On the other hand, the analysis revealed the limitations of molecular modeling and the limits of our current understanding of LRR structures. Building a model of an LRR protein, one should be aware that the correct side-chain rotamers may be difficult to predict, that it is difficult to discriminate when the conserved polar side chains are exposed to the solvent rather than involved in hydrogen bonding of the adjacent LRRs, and that the overall superhelical structure may in some instances have a right-handed twist.

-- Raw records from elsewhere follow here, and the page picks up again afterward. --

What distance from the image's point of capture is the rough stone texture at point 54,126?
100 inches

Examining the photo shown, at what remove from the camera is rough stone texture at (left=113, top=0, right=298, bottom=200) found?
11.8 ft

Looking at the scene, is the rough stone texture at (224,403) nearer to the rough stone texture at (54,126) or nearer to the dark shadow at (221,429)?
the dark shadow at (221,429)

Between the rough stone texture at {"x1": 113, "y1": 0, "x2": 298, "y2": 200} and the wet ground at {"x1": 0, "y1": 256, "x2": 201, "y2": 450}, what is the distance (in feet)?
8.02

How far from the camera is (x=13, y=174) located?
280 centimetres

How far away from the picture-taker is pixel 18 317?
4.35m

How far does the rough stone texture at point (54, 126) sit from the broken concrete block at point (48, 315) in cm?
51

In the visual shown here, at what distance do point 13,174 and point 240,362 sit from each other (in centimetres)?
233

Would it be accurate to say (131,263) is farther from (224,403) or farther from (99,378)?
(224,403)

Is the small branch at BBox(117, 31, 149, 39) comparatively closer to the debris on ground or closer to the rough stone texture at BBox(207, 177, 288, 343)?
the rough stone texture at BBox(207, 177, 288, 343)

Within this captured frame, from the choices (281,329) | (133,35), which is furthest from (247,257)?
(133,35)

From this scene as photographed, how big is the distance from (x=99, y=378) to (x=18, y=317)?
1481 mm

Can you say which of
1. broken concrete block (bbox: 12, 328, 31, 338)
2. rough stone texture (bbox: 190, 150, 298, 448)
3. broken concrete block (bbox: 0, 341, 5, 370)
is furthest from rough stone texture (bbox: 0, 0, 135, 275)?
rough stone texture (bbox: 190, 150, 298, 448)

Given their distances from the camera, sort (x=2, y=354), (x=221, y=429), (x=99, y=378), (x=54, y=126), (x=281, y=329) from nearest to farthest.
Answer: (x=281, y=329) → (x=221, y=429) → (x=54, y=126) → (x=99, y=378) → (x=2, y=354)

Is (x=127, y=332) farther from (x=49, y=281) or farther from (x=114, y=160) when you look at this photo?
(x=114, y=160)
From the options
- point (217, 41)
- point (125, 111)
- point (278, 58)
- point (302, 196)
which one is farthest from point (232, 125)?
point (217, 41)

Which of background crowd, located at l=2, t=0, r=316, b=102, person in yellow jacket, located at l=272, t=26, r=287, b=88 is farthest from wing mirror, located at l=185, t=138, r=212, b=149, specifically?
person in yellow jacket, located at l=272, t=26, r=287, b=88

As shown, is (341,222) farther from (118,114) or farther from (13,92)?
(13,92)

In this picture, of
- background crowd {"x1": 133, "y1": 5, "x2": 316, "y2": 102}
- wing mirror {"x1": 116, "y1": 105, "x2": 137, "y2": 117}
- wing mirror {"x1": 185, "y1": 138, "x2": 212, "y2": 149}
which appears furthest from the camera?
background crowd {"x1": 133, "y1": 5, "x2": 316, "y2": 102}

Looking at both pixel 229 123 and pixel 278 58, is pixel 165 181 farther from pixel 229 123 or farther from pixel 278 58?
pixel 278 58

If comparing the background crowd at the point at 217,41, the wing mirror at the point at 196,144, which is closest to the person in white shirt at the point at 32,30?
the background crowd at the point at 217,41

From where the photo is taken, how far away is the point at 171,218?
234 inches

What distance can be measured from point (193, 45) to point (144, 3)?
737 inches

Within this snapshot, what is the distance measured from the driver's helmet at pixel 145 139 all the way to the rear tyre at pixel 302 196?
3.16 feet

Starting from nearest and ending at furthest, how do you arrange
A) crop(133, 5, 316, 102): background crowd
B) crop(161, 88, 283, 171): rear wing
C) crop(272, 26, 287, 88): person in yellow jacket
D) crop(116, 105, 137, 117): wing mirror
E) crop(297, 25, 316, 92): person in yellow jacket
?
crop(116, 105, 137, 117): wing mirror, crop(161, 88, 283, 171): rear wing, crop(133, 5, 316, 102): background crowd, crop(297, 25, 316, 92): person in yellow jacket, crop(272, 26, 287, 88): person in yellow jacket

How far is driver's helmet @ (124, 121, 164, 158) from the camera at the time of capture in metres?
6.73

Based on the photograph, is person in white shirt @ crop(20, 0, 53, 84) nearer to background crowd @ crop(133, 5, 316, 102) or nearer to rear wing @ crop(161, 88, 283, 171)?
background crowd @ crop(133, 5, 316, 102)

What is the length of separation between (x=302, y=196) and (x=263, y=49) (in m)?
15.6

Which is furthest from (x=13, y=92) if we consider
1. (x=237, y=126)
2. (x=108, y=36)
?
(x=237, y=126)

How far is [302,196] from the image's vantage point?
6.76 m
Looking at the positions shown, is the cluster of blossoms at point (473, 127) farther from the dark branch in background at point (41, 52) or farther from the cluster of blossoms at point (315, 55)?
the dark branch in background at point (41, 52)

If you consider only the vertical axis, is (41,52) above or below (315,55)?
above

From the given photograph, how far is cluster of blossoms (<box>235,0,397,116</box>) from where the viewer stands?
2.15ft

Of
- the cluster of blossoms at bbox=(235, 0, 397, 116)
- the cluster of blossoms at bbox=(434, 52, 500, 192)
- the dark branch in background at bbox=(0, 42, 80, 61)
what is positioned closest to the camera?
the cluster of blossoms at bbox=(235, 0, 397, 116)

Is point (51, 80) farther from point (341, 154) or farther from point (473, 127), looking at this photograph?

Similar limitations exist for modeling of proteins in general. However, modeling of solenoid structures is both simpler and can be applied to proteins with more limited overall sequence similarity. The genome sequencing projects are revealing a considerable number of protein sequences with tandem repeats (Marcotte et al. 1999) and deciphering the sequence–structure–function relationship of such proteins promises to be a special subject of structural bioinformatics (Kajava 2001). We believe that it would be very informative to apply similar modeling approaches and analyses to other classes of solenoid proteins (Kobe and Kajava 2000).

Materials and methods

Sequence profile search

To identify additional LRR proteins we modified previously generated LRR sequence profiles (Kajava 1998), increasing the weight of the LxxLxL pattern and applied the sequence profile search (Bucher et al. 1996) against a recent release of the GENPEPT database (Benton 1990). In addition to the members of the already described families, we extracted a number of LRR proteins, which cannot be assigned to any known LRR families. These TpLRRs were aligned, a new profile was constructed, and the profile search was reapplied to enlarge collections of LRRs corresponding to this family. The profile contained more than two repeats being flanked by LxxLxL sequences of the β-regions. Construction of LRR profiles, spanning more than one repeat, increased the selectivity of the database search. The probability of error was P < 0.001, and was calculated by analyzing the score distribution obtained from a profile search against a regionally randomized version of the protein database, assuming an extreme value distribution (Hofmann and Bucher 1995).

Molecular modeling

The sequence analysis shows that the best template for constructing the TpLRR is a hybrid structure containing the α-helix–loop-β-strand region (positions 1–6 and 17–23 of the consensus sequence; Fig. 5) taken from the crystal structure of skp2 (Schulman et al. 2000), merged with a fragment from the typical LRR consisting of the loop region located before the α-helix (positions 10–16 of TpLRR). The modeling task was then limited to the construction of the three-residue connection between residues 6 and 10. The conformations of the analyzed connections were manually adjusted, by varying backbone torsion angles. The generated conformations were analyzed taking into account the requirements for side-chain orientations, sterical tension, and hydrogen bonding determined on the basis of the considerations described earlier (Kajava et al. 1995). The initial structure was constructed using the BIOPOLYMER and HOMOLOGY modules of Insight II program (Dayring et al. 1986). The resulting structure was subjected to the 300 steps of minimization based on the steepest descent algorithm with the backbone atoms of α-helical segments restrained to their starting positions with force constant K = 100. The next 500 steps of the refinement were performed without any restraints, using conjugate gradients algorithm. The CHARMM force field (Brooks et al. 1983) and the distance-dependent dielectric constant were used for the energy calculations. The program PROCHECK (Laskowski et al. 1993) was used to check the quality of the modeled structure. Figures 1 and 3 were generated by Molscript program (Kraulis 1991). The atomic coordinates of the modeled LRR structures are available over World Wide Web http://cmm.info.nih.gov/kajava.

Acknowledgments

We thank D.S. Waugh and A.G. Evdokimov for providing us with the coordinates of the crystal structure of YopM protein before the publication of this structure. B.K. is a Wellcome Senior Research Fellow in Medical Science in Australia.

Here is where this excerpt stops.